Tips for handling any extra storage that Unicode data might require

Unicode data often requires more storage than EBCDIC or ASCII data, but not always. The amount of extra storage that is required depends on the type of data and whether it is stored in UTF-8 or UTF-16 format.

Unicode data almost never requires double the amount of storage as EBCDIC or ASCII data. That amount of extra storage is the extreme worst-case scenario. To figure out how much space your Unicode data requires, consider the following two factors:

The type of data that you plan to store in Db2
How many character fields do you have? Any increased storage requirement affects mostly character fields. So if you convert an existing Db2 database to Unicode, look at the character fields that are defined in your existing database to get an idea of how much the database expands when you convert it to Unicode.

Is the data Latin-1, Japanese, Chinese, or something else? For example, the first 128 Latin-1 code points of UTF-8 take up only 1 byte. Those code points include the characters A-Z, a-z, and 0-9. Thus, these characters do not take up any more space in UTF-8 than they do in EBCDIC or ASCII. Also, consider that Chinese characters can take up less space in Unicode than EBCDIC.

The UTF format
Are you using UTF-8 or UTF-16? UTF-8 characters can take 1, 2, 3, or 4 bytes. UTF-16 characters can take 2 or 4 bytes. Even though UTF-16 often takes more storage, UTF-16 is sometimes a wiser choice for performance reasons. Also, in some cases, UTF-16 takes up less space. For example, Japanese characters are 3 or 4 bytes in UTF-8, but 2 or 4 bytes in UTF-16.
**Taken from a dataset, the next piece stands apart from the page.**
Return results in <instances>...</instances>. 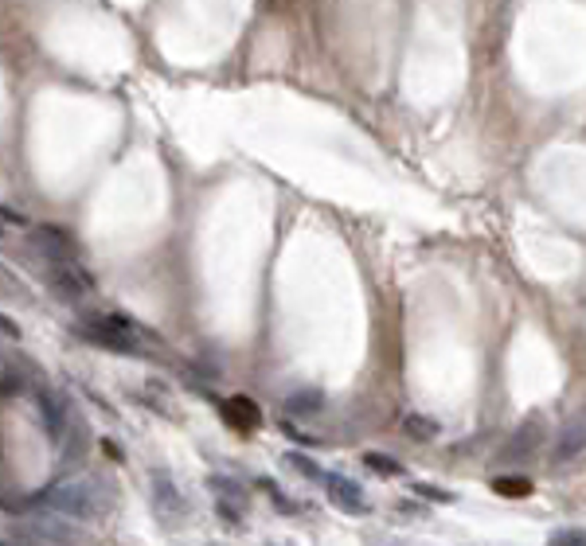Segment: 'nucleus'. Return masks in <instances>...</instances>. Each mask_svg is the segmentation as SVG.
<instances>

If possible, use the following general recommendations to minimize the storage impact of Unicode data:

  • Use data compression.
  • Use non-padded indexes. If you are converting data that has padded indexes to Unicode, change those indexes to be non-padded. This type of index can save index storage space.
  • If a column length is more than 18 bytes, use variable length data types.
  • Use 8-KB pages instead of the default 4-KB pages by increasing the size of the buffer pools. (The buffer pool in which you define the table space determines the page size.)